▶ What is required
Pictures stay out of the output. Return exactly the lines below from the one with "Charli�re Balloon by Granger" down to the one with "Los activos de", both included, and nothing more.
....
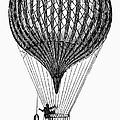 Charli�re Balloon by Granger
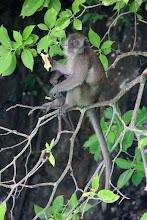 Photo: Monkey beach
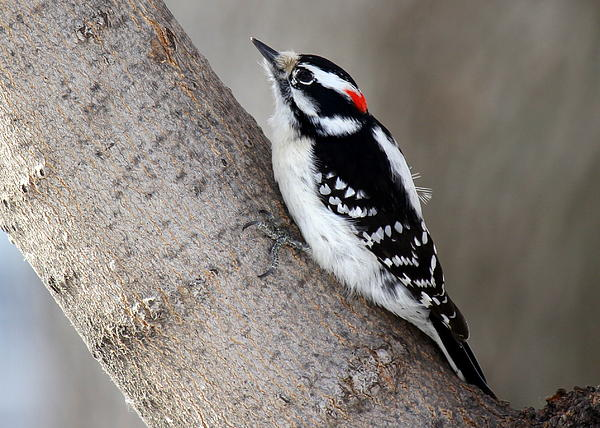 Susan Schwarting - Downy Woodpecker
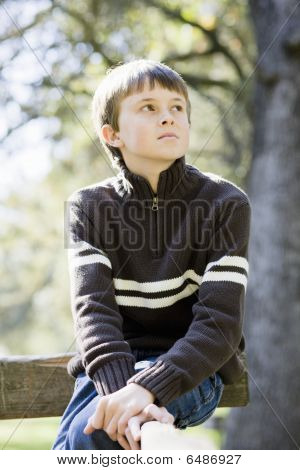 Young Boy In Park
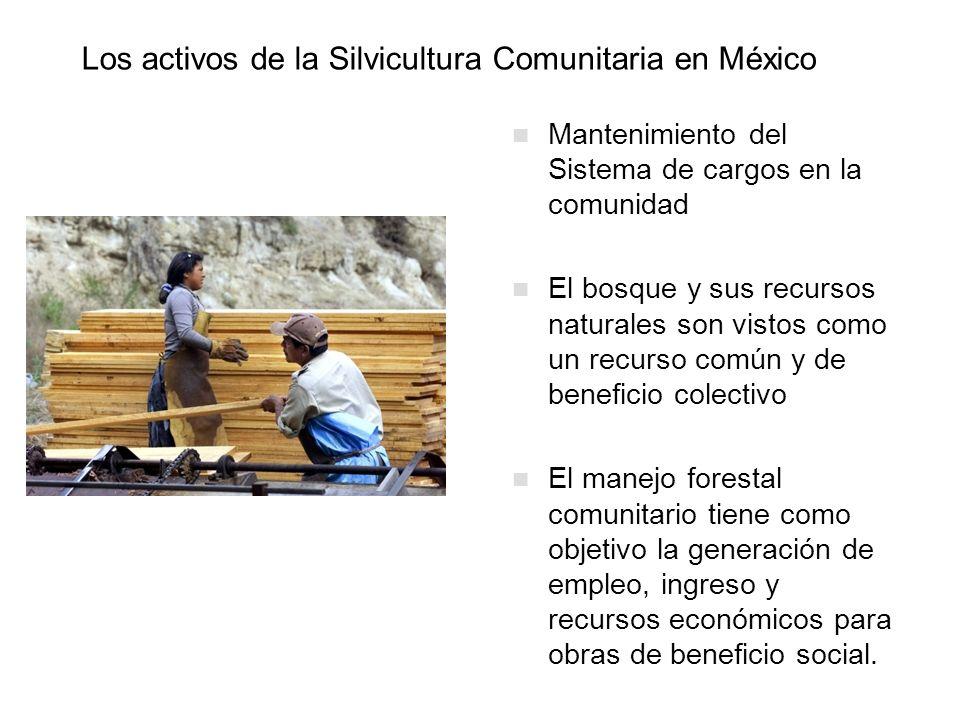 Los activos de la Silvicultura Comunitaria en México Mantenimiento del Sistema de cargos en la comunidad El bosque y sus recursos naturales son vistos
....
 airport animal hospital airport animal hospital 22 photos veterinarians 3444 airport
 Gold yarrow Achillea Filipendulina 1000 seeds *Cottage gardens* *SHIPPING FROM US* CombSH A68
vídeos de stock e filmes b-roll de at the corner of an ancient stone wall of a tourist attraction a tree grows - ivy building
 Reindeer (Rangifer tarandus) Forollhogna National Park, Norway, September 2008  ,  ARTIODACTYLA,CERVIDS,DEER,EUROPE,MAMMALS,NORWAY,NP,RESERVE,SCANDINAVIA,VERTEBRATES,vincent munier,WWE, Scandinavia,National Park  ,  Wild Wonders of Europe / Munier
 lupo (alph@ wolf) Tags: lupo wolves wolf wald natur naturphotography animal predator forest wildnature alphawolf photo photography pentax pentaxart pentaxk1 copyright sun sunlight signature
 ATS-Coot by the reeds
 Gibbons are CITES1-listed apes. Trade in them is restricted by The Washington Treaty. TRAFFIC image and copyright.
....
▶ Answer below
 Charli�re Balloon by Granger
 Photo: Monkey beach
 Susan Schwarting - Downy Woodpecker
 Young Boy In Park
 Los activos de la Silvicultura Comunitaria en México Mantenimiento del Sistema de cargos en la comunidad El bosque y sus recursos naturales son vistos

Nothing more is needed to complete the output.